Try it: The entire listing below is to be reproduced exactly.

Source material:
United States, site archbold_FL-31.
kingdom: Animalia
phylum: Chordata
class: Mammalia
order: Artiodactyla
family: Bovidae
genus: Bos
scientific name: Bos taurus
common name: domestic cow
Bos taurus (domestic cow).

Answer to this problem:
United States, site archbold_FL-31.
kingdom: Animalia
phylum: Chordata
class: Mammalia
order: Artiodactyla
family: Bovidae
genus: Bos
scientific name: Bos taurus
common name: domestic cow
Bos taurus (domestic cow).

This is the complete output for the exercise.